DOCUMENT PASSAGE:
————

Discount for FLP Funded with Cash and CDs
In Estate of Kelley,1 the Tax Court allowed an overall discount of 32.2% for the decedent's interest in a family limited partnership (“FLP”) that owned cash and certificates of deposit and that was formed only eight months before the decedent's death.
The decedent, his daughter, and her husband formed an FLP and a limited liability company (“LLC”). The decedent contributed approximately $1.1 million, and the decedent's daughter and her husband contributed a total of $50,000 to the FLP. The only asset of the LLC was a 1% interest in the FLP. The decedent died approximately three months after his last contribution to the FLP. At the time of his death, the decedent owned a one-third interest in the LLC and a 94.83% interest in the FLP.
On the decedent's estate tax return, the estate valued the decedent's interest in the FLP and the LLC by applying a discount of 53.5%. On audit, the IRS contended that the estate was entitled to a discount of 25.2%. The statutory notice of deficiency also set forth alternative arguments based on Sections 2035, 2036, 2038, and 2703. However, prior to trial in the Tax Court, the IRS conceded all the alternative arguments. Therefore, the sole issue before the court was the proper amount of the discounts for lack of control and lack of marketability to apply in valuing the decedent's interests in the FLP and the LLC.
The court stated that of the three most commonly used valuation methods, where the interest to be valued is in a non-operating investment company the net asset value method should be given the greatest weight and the income method should not be given more than minor weight.2 The court also found that it was appropriate to apply a discount for lack of control and lack of marketability to the decedent's proportionate share of the net asset value of the FLP and the LLC because a hypothetical willing buyer would demand a reduction in the purchase price since the interests being valued lack control and because there is no ready market for the interests.

————

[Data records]
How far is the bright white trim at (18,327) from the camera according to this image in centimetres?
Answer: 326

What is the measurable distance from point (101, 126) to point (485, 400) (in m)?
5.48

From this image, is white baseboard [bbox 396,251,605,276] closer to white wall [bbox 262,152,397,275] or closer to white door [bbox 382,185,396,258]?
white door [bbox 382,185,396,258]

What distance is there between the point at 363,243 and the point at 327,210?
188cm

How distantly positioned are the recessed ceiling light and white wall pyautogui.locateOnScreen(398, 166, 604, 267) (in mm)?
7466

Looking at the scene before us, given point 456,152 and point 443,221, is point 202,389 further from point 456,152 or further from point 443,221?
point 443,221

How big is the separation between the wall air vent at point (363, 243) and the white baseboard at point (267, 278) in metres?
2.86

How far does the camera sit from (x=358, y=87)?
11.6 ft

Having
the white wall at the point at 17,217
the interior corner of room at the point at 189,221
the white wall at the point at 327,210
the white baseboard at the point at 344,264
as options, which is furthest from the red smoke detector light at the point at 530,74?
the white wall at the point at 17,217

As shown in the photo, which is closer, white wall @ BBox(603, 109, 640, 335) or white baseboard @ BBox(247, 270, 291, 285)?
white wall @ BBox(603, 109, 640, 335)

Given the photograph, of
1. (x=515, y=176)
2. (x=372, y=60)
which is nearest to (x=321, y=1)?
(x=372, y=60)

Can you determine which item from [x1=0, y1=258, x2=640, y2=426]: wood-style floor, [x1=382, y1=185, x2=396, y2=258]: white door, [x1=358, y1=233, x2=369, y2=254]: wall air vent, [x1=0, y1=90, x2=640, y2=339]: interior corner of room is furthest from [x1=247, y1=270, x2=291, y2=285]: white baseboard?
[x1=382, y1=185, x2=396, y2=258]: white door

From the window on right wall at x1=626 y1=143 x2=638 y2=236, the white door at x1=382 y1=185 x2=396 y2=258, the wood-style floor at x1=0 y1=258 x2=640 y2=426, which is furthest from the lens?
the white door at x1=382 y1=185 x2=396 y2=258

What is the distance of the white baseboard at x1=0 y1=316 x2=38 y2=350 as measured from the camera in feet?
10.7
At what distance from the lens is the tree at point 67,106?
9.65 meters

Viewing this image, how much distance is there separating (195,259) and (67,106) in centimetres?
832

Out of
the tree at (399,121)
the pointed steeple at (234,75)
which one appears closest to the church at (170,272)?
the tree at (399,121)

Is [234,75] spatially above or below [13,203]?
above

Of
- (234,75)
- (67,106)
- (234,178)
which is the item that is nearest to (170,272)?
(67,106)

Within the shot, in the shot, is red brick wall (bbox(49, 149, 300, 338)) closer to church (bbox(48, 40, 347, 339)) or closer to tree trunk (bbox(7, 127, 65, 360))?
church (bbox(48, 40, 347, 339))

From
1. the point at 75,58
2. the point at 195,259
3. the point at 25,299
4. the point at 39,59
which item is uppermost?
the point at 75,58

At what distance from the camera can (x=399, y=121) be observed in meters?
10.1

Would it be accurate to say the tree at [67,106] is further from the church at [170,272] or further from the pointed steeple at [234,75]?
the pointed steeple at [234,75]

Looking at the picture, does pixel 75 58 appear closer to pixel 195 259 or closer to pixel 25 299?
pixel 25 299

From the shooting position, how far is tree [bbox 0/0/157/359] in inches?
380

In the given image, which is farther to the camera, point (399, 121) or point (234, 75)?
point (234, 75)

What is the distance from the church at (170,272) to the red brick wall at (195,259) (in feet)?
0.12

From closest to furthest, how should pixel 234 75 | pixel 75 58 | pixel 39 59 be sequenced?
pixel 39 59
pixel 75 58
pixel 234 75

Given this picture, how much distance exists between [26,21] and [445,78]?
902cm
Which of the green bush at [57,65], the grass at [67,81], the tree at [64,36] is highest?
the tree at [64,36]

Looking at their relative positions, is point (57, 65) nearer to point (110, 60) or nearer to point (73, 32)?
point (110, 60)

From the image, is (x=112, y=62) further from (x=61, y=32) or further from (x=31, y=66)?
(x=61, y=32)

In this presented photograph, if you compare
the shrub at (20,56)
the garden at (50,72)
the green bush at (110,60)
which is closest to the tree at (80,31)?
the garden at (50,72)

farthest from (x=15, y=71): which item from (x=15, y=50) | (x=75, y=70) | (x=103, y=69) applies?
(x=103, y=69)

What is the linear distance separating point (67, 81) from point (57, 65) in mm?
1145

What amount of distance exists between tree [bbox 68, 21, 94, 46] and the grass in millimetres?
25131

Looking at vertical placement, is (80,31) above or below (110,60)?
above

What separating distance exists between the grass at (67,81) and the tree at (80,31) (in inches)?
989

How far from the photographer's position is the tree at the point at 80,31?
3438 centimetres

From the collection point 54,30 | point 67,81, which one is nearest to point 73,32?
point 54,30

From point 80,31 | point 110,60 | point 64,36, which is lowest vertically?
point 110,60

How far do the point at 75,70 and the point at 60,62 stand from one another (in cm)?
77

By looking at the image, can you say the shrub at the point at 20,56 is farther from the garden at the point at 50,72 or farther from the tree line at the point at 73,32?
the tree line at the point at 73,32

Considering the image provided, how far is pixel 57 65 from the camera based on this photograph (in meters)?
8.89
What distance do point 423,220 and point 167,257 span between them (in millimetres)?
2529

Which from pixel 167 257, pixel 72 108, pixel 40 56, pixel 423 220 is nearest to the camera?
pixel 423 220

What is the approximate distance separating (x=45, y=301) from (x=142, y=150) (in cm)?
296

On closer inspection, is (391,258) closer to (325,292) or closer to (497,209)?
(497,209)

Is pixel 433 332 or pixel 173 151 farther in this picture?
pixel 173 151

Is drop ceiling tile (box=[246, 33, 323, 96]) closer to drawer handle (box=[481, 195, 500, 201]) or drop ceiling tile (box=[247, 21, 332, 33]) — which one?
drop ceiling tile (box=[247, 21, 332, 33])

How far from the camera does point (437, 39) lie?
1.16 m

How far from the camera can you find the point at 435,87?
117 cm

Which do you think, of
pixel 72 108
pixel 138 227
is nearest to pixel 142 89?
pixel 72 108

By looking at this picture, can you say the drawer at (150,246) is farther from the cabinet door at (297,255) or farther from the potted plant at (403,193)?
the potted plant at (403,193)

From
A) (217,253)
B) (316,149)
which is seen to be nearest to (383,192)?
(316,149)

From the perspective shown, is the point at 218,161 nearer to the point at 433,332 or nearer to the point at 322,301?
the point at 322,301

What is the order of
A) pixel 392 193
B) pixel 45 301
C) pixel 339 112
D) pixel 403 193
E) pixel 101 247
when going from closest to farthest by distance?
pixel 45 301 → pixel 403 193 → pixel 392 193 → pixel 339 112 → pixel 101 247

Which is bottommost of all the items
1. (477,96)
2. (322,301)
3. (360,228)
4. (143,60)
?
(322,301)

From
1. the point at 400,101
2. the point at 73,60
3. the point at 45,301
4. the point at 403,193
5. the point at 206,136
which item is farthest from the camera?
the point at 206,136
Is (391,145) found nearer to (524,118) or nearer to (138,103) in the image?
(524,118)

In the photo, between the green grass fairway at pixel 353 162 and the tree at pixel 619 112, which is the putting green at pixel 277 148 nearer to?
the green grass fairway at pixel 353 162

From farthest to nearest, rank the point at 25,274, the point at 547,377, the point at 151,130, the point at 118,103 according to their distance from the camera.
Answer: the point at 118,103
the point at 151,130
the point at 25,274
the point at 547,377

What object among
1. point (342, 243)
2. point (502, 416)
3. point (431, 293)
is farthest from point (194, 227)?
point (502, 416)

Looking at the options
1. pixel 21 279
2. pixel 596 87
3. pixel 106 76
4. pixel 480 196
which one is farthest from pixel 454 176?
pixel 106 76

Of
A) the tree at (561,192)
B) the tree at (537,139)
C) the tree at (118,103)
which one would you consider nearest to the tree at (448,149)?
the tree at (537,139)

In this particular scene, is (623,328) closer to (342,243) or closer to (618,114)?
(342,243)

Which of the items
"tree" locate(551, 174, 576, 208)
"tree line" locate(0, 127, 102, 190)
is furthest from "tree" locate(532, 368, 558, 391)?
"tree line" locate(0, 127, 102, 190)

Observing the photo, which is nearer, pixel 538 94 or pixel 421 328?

————

GIVEN INSTRUCTION 1: Write out the Estate of Kelley passage word for word between "The decedent, his" and "94.83% interest in the FLP.", inclusive.
GIVEN INSTRUCTION 2: According to the Estate of Kelley passage, why did the court find it appropriate to apply a discount for lack of control and lack of marketability to the decedent's share of the net asset value? Answer in one to three sentences.
GIVEN INSTRUCTION 3: In the Estate of Kelley passage, what was the only asset of the LLC?
The records have no connection to the Estate of Kelley passage.

CORRECT OUTPUT 1:
The decedent, his daughter, and her husband formed an FLP and a limited liability company (“LLC”). The decedent contributed approximately $1.1 million, and the decedent's daughter and her husband contributed a total of $50,000 to the FLP. The only asset of the LLC was a 1% interest in the FLP. The decedent died approximately three months after his last contribution to the FLP. At the time of his death, the decedent owned a one-third interest in the LLC and a 94.83% interest in the FLP.

CORRECT OUTPUT 2: The court found the discount appropriate because a hypothetical willing buyer would demand a lower purchase price. The interests being valued lack control, and there is no ready market for them.

CORRECT OUTPUT 3: A 1% interest in the FLP.